#### [What to do]
Please recast every line of the records below as a JSON list of strings, one string per line, with blank lines left out. Leave the pictures out of the list.

#### [Recorded data]
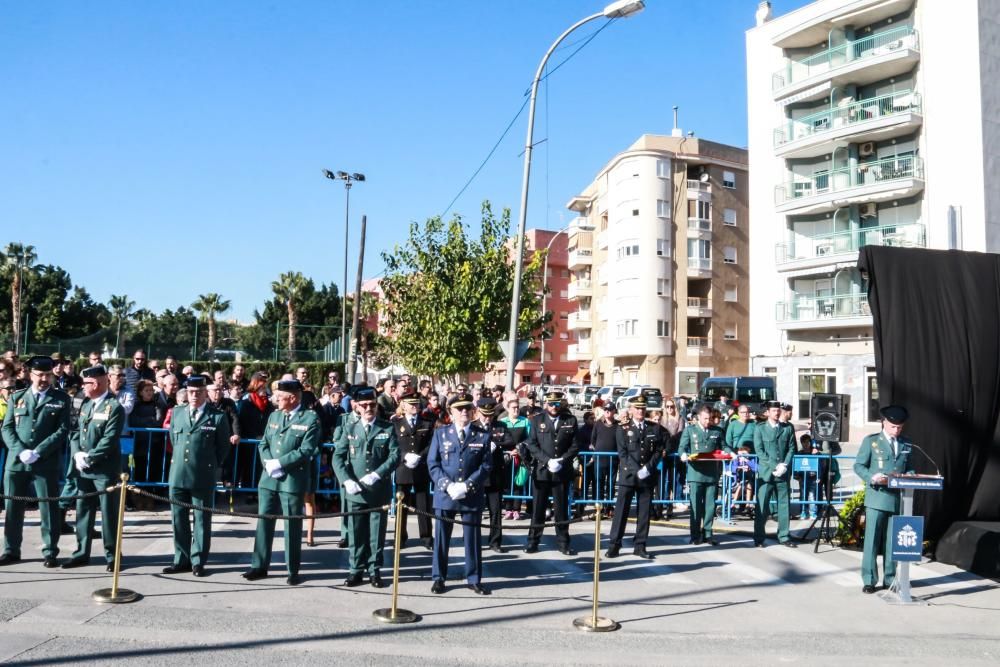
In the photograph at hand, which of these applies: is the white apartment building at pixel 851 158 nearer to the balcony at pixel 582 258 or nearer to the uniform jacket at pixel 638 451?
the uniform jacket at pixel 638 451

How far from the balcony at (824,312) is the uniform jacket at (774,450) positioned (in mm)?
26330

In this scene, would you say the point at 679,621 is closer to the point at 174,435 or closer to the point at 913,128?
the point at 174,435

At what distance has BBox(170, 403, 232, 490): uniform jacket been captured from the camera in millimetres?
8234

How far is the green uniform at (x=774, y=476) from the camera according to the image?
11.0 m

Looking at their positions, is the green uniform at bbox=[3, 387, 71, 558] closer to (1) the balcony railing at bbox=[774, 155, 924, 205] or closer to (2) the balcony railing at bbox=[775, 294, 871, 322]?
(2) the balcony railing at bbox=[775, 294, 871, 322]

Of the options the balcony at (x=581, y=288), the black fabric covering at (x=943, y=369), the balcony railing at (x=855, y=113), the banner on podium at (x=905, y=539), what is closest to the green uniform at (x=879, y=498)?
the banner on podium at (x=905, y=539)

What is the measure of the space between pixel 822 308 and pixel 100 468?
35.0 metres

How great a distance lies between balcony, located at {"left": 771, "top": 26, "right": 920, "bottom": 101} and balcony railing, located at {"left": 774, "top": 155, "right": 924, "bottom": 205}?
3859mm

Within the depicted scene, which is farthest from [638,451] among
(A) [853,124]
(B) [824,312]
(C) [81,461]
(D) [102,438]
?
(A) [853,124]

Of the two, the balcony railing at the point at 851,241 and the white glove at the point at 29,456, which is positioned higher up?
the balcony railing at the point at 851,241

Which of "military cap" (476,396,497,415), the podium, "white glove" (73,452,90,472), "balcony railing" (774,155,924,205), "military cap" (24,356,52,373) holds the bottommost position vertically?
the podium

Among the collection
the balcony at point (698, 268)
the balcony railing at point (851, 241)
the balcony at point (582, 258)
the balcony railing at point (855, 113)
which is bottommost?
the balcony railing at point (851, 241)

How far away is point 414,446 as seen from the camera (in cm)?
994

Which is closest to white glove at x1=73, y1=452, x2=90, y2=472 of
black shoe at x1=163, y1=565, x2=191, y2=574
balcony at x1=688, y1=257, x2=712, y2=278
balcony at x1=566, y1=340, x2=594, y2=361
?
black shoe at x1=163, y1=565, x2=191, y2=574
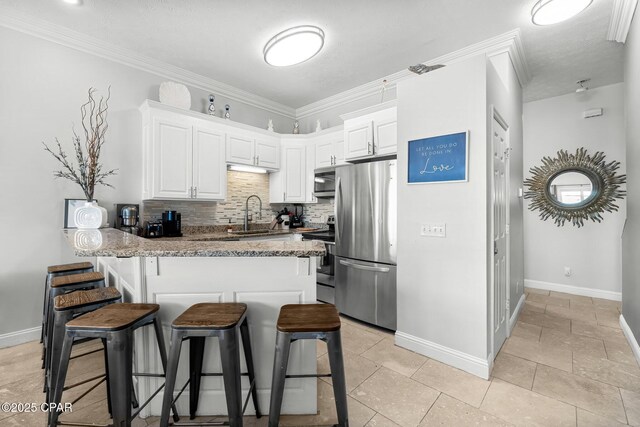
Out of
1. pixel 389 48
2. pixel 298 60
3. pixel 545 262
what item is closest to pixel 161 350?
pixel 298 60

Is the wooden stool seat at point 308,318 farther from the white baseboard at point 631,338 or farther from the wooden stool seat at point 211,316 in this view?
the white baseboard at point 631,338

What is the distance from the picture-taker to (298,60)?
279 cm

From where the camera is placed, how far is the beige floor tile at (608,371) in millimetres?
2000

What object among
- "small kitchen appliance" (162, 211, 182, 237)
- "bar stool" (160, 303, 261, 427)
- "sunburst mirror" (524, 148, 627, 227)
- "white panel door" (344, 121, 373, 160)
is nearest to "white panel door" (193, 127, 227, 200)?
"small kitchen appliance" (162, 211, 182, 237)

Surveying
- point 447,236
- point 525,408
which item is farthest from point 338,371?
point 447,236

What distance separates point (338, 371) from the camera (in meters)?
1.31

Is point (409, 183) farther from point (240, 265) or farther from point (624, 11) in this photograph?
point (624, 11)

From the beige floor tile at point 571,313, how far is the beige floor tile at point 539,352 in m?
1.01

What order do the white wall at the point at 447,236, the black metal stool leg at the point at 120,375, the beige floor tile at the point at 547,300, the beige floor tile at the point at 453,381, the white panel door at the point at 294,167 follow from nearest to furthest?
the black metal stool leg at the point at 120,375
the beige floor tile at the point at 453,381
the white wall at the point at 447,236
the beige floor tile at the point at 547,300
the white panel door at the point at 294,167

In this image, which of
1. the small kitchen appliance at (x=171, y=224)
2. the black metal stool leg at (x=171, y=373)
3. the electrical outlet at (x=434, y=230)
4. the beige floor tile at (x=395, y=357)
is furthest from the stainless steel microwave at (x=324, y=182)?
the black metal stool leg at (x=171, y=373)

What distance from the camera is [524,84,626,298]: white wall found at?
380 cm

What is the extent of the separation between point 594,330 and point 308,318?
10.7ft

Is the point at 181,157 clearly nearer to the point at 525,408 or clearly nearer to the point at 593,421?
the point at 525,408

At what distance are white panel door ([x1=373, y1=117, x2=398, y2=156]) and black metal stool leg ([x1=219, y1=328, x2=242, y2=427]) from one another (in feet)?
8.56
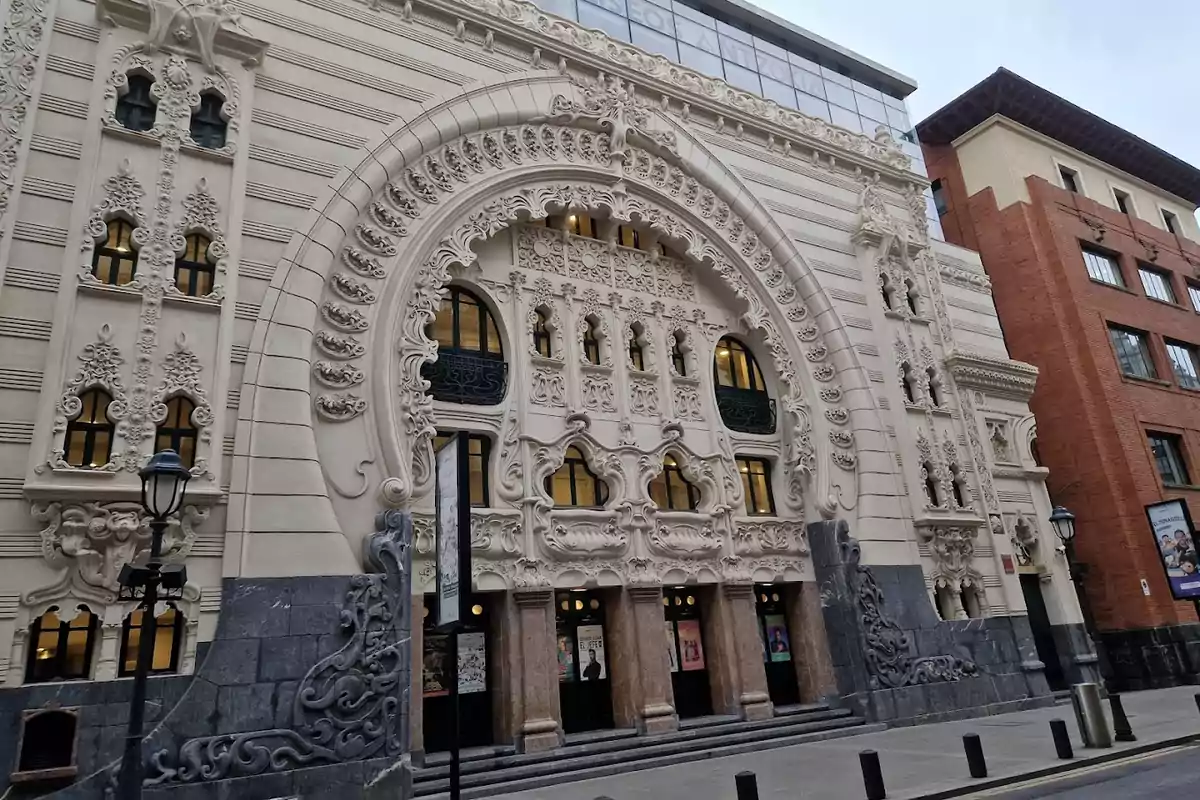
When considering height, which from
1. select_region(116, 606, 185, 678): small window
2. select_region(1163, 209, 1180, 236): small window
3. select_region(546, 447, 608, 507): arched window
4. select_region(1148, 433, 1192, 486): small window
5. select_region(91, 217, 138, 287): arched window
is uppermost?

#### [Output for this exercise]
[
  "In the photograph at hand, which of these applies: is the white apartment building at pixel 851 158 nearer to the balcony at pixel 582 258 or nearer to the uniform jacket at pixel 638 451?",
  "the uniform jacket at pixel 638 451",
  "How far from the balcony at (824,312) is the uniform jacket at (774,450) positioned (in mm)?",
  "26330",
  "In this scene, would you say the point at 679,621 is closer to the point at 174,435 or closer to the point at 913,128?",
  "the point at 174,435",
  "At what distance has BBox(170, 403, 232, 490): uniform jacket been captured from the camera in millimetres?",
  "8234",
  "How far is the green uniform at (x=774, y=476) from the camera according to the image?",
  "11.0 m",
  "Looking at their positions, is the green uniform at bbox=[3, 387, 71, 558] closer to (1) the balcony railing at bbox=[774, 155, 924, 205] or closer to (2) the balcony railing at bbox=[775, 294, 871, 322]?",
  "(2) the balcony railing at bbox=[775, 294, 871, 322]",
  "Of the options the balcony at (x=581, y=288), the black fabric covering at (x=943, y=369), the balcony railing at (x=855, y=113), the banner on podium at (x=905, y=539), what is closest to the green uniform at (x=879, y=498)?",
  "the banner on podium at (x=905, y=539)",
  "What is the measure of the space between pixel 822 308 and pixel 100 468?",
  "35.0 metres",
  "How great a distance lies between balcony, located at {\"left\": 771, \"top\": 26, \"right\": 920, \"bottom\": 101} and balcony railing, located at {\"left\": 774, \"top\": 155, \"right\": 924, \"bottom\": 205}?",
  "3859mm",
  "Within the depicted scene, which is farthest from [638,451] among",
  "(A) [853,124]",
  "(B) [824,312]",
  "(C) [81,461]",
  "(D) [102,438]",
  "?",
  "(A) [853,124]",
  "Of the two, the balcony railing at the point at 851,241 and the white glove at the point at 29,456, which is positioned higher up?",
  "the balcony railing at the point at 851,241",
  "Which of \"military cap\" (476,396,497,415), the podium, \"white glove\" (73,452,90,472), \"balcony railing\" (774,155,924,205), \"military cap\" (24,356,52,373) holds the bottommost position vertically?",
  "the podium",
  "Among the collection",
  "the balcony at point (698, 268)",
  "the balcony railing at point (851, 241)",
  "the balcony at point (582, 258)",
  "the balcony railing at point (855, 113)",
  "which is bottommost?",
  "the balcony railing at point (851, 241)",
  "How far away is point 414,446 as seen from the camera (in cm)?",
  "994",
  "Which is closest to white glove at x1=73, y1=452, x2=90, y2=472 of",
  "black shoe at x1=163, y1=565, x2=191, y2=574",
  "balcony at x1=688, y1=257, x2=712, y2=278",
  "balcony at x1=566, y1=340, x2=594, y2=361",
  "?",
  "black shoe at x1=163, y1=565, x2=191, y2=574",
  "Out of",
  "1. pixel 389 48",
  "2. pixel 298 60",
  "3. pixel 545 262",
  "what item is closest to pixel 161 350?",
  "pixel 298 60",
  "Is the wooden stool seat at point 308,318 farther from the white baseboard at point 631,338 or farther from the wooden stool seat at point 211,316 in this view?",
  "the white baseboard at point 631,338",
  "What is the distance from the picture-taker to (298,60)?",
  "279 cm",
  "From where the camera is placed, how far is the beige floor tile at (608,371) in millimetres?",
  "2000",
  "What object among",
  "- \"small kitchen appliance\" (162, 211, 182, 237)",
  "- \"bar stool\" (160, 303, 261, 427)",
  "- \"sunburst mirror\" (524, 148, 627, 227)",
  "- \"white panel door\" (344, 121, 373, 160)",
  "is nearest to \"white panel door\" (193, 127, 227, 200)?",
  "\"small kitchen appliance\" (162, 211, 182, 237)",
  "Surveying",
  "- point 447,236",
  "- point 525,408",
  "which item is farthest from point 338,371?",
  "point 447,236",
  "What distance separates point (338, 371) from the camera (in meters)?",
  "1.31",
  "Is point (409, 183) farther from point (240, 265) or farther from point (624, 11) in this photograph?",
  "point (624, 11)",
  "From the beige floor tile at point 571,313, how far is the beige floor tile at point 539,352 in m?",
  "1.01",
  "What order do the white wall at the point at 447,236, the black metal stool leg at the point at 120,375, the beige floor tile at the point at 547,300, the beige floor tile at the point at 453,381, the white panel door at the point at 294,167 follow from nearest to furthest?",
  "the black metal stool leg at the point at 120,375",
  "the beige floor tile at the point at 453,381",
  "the white wall at the point at 447,236",
  "the beige floor tile at the point at 547,300",
  "the white panel door at the point at 294,167",
  "In this image, which of",
  "1. the small kitchen appliance at (x=171, y=224)",
  "2. the black metal stool leg at (x=171, y=373)",
  "3. the electrical outlet at (x=434, y=230)",
  "4. the beige floor tile at (x=395, y=357)",
  "is furthest from the stainless steel microwave at (x=324, y=182)?",
  "the black metal stool leg at (x=171, y=373)",
  "What distance from the camera is [524,84,626,298]: white wall found at?",
  "380 cm",
  "What is the extent of the separation between point 594,330 and point 308,318?",
  "10.7ft",
  "Is the point at 181,157 clearly nearer to the point at 525,408 or clearly nearer to the point at 593,421?",
  "the point at 525,408",
  "At what distance are white panel door ([x1=373, y1=117, x2=398, y2=156]) and black metal stool leg ([x1=219, y1=328, x2=242, y2=427]) from one another (in feet)?",
  "8.56",
  "When considering height, which from",
  "1. select_region(116, 606, 185, 678): small window",
  "2. select_region(1163, 209, 1180, 236): small window",
  "3. select_region(546, 447, 608, 507): arched window",
  "4. select_region(1148, 433, 1192, 486): small window",
  "5. select_region(91, 217, 138, 287): arched window",
  "is uppermost?"
]